Viele dieser Probleme gelten aber auch Gruppenübergreifend, Preissteigerungen betreffen ja Menschen unabhängig von Alter und Herkunft. Und der Lockdown galt ja auch erstmal für alle. Inwiefern haben die Krisen Jugendliche anders beeinflusst als Erwachsene?

Jugendliche befanden sich aber häufig in einer anderen Lebensphase während des Lockdowns. Wer mit beiden Beinen fest im Leben steht, übersteht solche Ausnahmesituationen anders. Für junge Erwachsene stand aber häufig die Berufsorientierung an, also Jahre mit sehr wichtigen Stellschrauben für die eigene Persönlichkeitsentwicklung und berufliche Orientierung– und diese fanden sehr eingeschränkt statt unter Pandemiebedingungen, wurden häufig unterbrochen. Das ist eine besondere Belastung. Und dann kommt dazu, dass Jugendliche häufiger Opfer von Gewalt werden als Erwachsene, im Alltag beispielsweise. Ich mache mir aber auch Sorgen was beispielsweise häusliche Gewalt angeht, weil Jugendliche den Eltern in der Pandemie viel stärker ausgeliefert waren als sonst und wichtige Meldestrukturen für solche Gewalt wegfielen. Wenn Betreuer*innen die Jugendliche über Monate nicht sehen, oder nur kurz digital sehen, wie sollen sie dann häusliche Gewalt bemerken? Und dann stellt sich auch immer die Frage, wer überhaupt in Krisen Hilfsangebote bekommt. Diese sind oft nicht mehrsprachig, wen erreichen die? Ich denke auch, dass Menschen die nicht lesen und schreiben können da oft vergessen werden. Weil diese werden oft beworben mit Broschüren oder im Internet, aber man erreicht diese Menschen letztlich nur mit direktem Kontakt, und genau der fiel in der Pandemie weg. Das müssen wir also erstmal aufholen.

Wenn wir schon von häuslicher Gewalt sprechen, müssen wir auch von Geschlecht sprechen. Immerhin hab es einige Diskussionen zur Zunahme von häuslicher Gewalt gegen Frauen in der Pandemie, oder auch zur „Retraditionalisierung“ von Frauenrollen: Dass diese zB besonders häufig häusliche Aufgaben in der Pandemie übernommen haben. Welche Rolle spielen solche Genderdynamiken für eure Arbeit?
 
Die Lebensrealitäten von Männern und Frauen gehen oft auseinander, da gibt es zum Teil moralische Schranken zwischen den Geschlechtern. Da gibt’s zum Beispiel ein patriarchales Misstrauen gegenüber Frauen dass sie sich um sich selbst kümmern können in der Öffentlichkeit und eine Erwartungshaltung dass sie sich stattdessen im privaten Bereich bewegen. Das macht es schwieriger, in der Bildungs- und Sozialarbeit auch junge Frauen zu erreichen. Das merke ich zum Beispiel in der Bewegungsfreiheit, wenn es zum Beispiel eine Veranstaltung gibt, wer übernachten darf oder bis wann draußen sein darf. Männer haben auch öfter einen Führerschein und Frauen sind öfter auf öffentliche Verkehrsmittel angewiesen. Und Frauen sind auch häufiger gefährlichen Situationen durch übergriffige Männer ausgesetzt als anders herum - das verschärft diese Ungleichheiten.

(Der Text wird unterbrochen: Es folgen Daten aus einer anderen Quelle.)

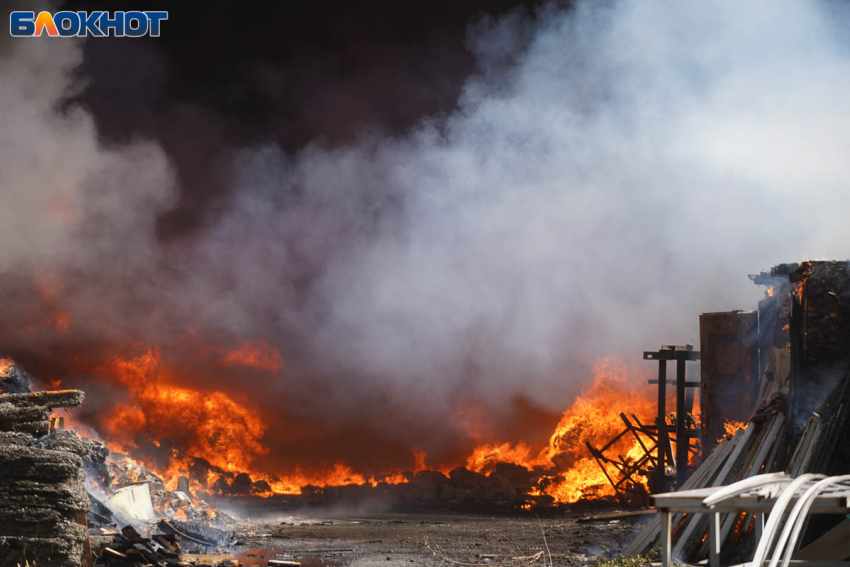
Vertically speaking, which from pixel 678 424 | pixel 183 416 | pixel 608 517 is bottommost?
pixel 608 517

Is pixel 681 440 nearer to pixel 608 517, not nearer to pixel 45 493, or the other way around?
pixel 608 517

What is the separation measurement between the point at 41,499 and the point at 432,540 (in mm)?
8723

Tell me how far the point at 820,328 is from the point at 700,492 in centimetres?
606

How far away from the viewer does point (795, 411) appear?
9820 mm

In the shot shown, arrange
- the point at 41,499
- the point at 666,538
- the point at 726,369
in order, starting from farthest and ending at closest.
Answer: the point at 726,369, the point at 41,499, the point at 666,538

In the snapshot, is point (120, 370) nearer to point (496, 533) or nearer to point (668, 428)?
point (496, 533)

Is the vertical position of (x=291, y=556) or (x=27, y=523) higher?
(x=27, y=523)

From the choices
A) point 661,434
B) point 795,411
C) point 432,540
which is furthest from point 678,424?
point 432,540

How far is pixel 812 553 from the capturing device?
290 inches

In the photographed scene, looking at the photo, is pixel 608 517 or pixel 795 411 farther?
pixel 608 517

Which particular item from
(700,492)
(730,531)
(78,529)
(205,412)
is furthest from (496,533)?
(205,412)

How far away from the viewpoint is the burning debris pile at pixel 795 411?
916 cm

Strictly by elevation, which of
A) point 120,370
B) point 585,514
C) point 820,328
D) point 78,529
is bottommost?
point 585,514

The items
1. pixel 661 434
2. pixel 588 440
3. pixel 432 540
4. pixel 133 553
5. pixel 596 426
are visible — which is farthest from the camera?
pixel 596 426
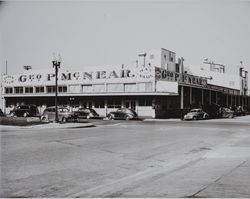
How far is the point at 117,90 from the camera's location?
150ft

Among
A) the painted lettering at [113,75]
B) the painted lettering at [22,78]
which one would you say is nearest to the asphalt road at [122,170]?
the painted lettering at [113,75]

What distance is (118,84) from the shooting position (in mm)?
45844

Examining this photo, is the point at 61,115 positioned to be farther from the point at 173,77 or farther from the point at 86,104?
the point at 173,77

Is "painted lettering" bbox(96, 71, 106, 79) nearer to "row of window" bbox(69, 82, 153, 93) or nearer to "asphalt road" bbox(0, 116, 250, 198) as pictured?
"row of window" bbox(69, 82, 153, 93)

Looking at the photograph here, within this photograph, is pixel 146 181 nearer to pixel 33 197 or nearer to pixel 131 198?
pixel 131 198

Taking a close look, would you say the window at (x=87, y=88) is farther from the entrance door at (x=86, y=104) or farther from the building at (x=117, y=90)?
the entrance door at (x=86, y=104)

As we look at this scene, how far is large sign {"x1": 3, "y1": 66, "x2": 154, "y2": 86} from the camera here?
43.9 m

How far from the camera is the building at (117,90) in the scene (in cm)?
4269

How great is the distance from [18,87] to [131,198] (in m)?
51.8

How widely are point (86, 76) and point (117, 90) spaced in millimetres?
5708

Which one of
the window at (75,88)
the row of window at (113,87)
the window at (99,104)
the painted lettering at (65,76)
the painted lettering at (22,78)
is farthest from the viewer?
the painted lettering at (22,78)

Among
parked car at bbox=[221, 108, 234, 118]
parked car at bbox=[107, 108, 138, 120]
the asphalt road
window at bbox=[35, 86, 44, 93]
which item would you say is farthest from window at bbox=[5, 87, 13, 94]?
the asphalt road

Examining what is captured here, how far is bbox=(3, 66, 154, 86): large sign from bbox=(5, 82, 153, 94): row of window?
63 centimetres

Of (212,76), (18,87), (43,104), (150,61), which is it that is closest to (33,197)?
(43,104)
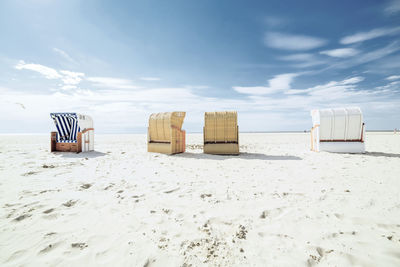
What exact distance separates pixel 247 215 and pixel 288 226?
633mm

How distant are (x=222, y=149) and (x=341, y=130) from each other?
21.8ft

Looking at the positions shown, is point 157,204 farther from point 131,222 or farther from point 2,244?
point 2,244

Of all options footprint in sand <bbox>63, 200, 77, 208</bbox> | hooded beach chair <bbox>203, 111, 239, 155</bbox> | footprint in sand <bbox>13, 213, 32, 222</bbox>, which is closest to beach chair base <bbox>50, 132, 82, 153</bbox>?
hooded beach chair <bbox>203, 111, 239, 155</bbox>

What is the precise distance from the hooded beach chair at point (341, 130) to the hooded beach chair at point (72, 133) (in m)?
13.6

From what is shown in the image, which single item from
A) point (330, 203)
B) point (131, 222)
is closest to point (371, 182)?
point (330, 203)

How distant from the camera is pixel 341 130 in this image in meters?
10.6

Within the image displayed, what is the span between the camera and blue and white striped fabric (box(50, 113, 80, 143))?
449 inches

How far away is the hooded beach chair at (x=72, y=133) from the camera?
1127 centimetres

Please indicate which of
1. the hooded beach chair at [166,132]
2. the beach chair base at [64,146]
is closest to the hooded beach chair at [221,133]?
the hooded beach chair at [166,132]

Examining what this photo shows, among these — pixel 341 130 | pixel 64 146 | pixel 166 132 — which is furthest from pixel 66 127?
pixel 341 130

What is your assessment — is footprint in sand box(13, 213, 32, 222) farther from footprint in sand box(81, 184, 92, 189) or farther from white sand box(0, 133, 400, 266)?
footprint in sand box(81, 184, 92, 189)

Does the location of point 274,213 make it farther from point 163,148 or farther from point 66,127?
point 66,127

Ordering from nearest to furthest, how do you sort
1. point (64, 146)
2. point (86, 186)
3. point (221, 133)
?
point (86, 186) < point (221, 133) < point (64, 146)

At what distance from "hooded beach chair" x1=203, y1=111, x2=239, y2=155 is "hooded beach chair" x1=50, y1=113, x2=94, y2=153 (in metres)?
7.29
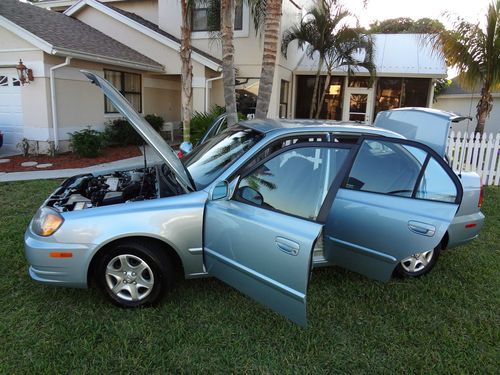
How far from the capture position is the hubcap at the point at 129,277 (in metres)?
3.13

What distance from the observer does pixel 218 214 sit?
2.98 m

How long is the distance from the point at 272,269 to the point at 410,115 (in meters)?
2.68

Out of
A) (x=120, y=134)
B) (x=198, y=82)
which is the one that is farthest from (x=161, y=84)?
(x=120, y=134)

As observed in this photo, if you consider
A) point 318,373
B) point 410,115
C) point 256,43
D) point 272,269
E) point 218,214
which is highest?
point 256,43

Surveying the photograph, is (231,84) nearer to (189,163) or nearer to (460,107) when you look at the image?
(189,163)

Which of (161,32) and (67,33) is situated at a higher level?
(161,32)

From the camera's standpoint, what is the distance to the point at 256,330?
9.97ft

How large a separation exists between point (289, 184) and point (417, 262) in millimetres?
1851

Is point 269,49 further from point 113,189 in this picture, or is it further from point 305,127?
point 113,189

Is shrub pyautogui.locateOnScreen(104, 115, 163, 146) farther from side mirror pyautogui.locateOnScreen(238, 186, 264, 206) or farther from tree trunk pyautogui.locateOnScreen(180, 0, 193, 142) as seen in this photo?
side mirror pyautogui.locateOnScreen(238, 186, 264, 206)

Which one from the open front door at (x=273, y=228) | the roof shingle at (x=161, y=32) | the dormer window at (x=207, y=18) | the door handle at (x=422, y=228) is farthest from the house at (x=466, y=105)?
the open front door at (x=273, y=228)

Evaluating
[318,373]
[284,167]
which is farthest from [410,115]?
[318,373]

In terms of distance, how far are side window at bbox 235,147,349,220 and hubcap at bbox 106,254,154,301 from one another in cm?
104

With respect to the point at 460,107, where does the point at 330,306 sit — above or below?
below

Zum Schluss nochmal ein Ausblick: Was erhoffst du dir von der Politik, um die angesprochenen Probleme effektiver bekämpfen zu können?

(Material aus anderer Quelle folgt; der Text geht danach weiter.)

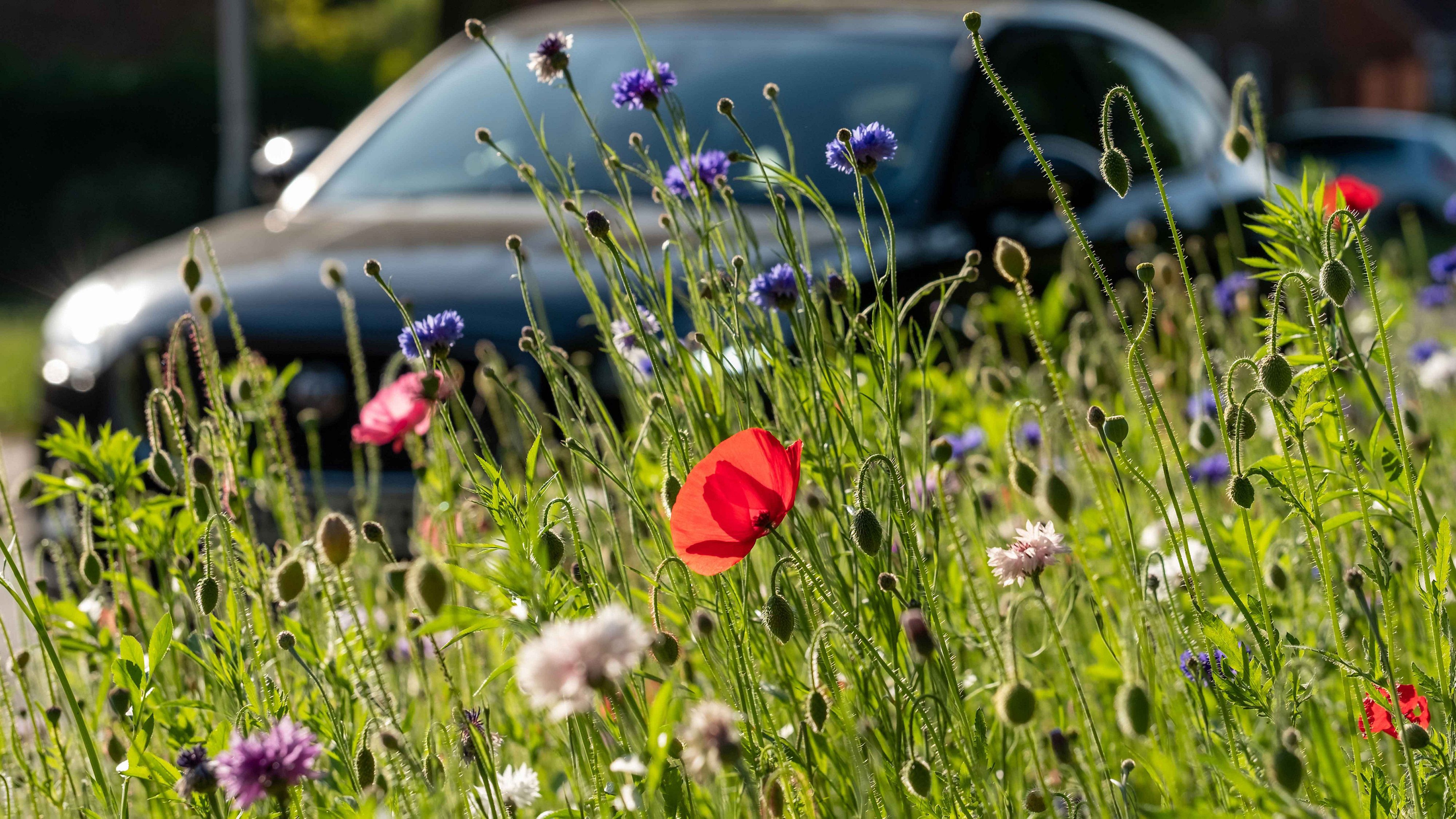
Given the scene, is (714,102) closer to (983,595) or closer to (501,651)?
(983,595)

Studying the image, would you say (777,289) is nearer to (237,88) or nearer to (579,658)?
(579,658)

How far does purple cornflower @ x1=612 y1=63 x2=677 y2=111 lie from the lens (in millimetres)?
1574

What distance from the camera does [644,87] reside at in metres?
1.59

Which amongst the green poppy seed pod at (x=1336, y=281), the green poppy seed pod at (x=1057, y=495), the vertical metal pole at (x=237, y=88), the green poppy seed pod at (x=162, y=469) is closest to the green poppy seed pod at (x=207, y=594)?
the green poppy seed pod at (x=162, y=469)

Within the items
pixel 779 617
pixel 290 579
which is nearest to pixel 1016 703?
pixel 779 617

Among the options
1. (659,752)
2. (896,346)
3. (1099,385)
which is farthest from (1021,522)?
(659,752)

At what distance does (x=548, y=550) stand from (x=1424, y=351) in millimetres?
2709

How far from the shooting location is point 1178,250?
107cm

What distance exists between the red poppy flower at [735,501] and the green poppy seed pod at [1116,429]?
274 mm

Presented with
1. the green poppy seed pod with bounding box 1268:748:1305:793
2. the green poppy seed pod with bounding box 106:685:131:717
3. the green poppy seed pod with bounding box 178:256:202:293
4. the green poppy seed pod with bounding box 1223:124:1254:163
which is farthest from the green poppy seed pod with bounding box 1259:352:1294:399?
the green poppy seed pod with bounding box 178:256:202:293

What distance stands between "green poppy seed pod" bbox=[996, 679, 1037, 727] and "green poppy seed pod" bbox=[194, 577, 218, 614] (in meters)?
0.72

Also vor allem braucht es gut finanzierte, also ausfinanzierte Projekte, die nachhaltig sind und über einen längeren Zeitraum wirken. Die letzten Jahre wurde das nochmal besonders deutlich, aber Jugendliche werden oft vergessen von der Politik und der Öffentlichkeit. Und das liegt auch daran, dass die Arbeit mit Jugendlichen präventiv ist – sie soll Dinge verhindern, dass macht es schwer ihren Effekt zu messen, vor allem kurzfristig. Wir arbeiten uns an Dunkelziffern ab, mit der können wir aber nur schwer argumentieren. Und das ist besonders dramatisch, weil die Arbeit zu Sinti* und Roma* oft mit Projektmitteln erfolgt, da brauchst du solche Argumente und Rechtfertigung um gefördert zu werden. Du hast da halt einen Projektzeitraum und immer die Frage, ob es weitergeht – und ob die einmal mühsam aufgebauten Netzwerke und Zugänge erhalten bleiben. Und junge Menschen sind in dem Prozess einfach benachteiligt, weil sich für sie zu wenig interessiert wird. Das muss sich dringend ändern.

Danke für das Gespräch, lieber Ali!

 

Alexander Rönisch, genannt Ali, ist Sozialarbeiter und arbeitet seit 2022 im Bildungsprojekt gegen Antiziganismus WIR SIND HIER! bei RomaTrial e.V.. Als Straßensozialarbeiter bei Gangway e.V. hat er seit 2014 schwerpunktmäßig mit jugendlichen Roma* aus Rumänien und deren Familien gearbeitet. Seine Schwerpunkte sind: akzeptierende Jugendsozialarbeit und inklusive Gemeinwesenarbeit.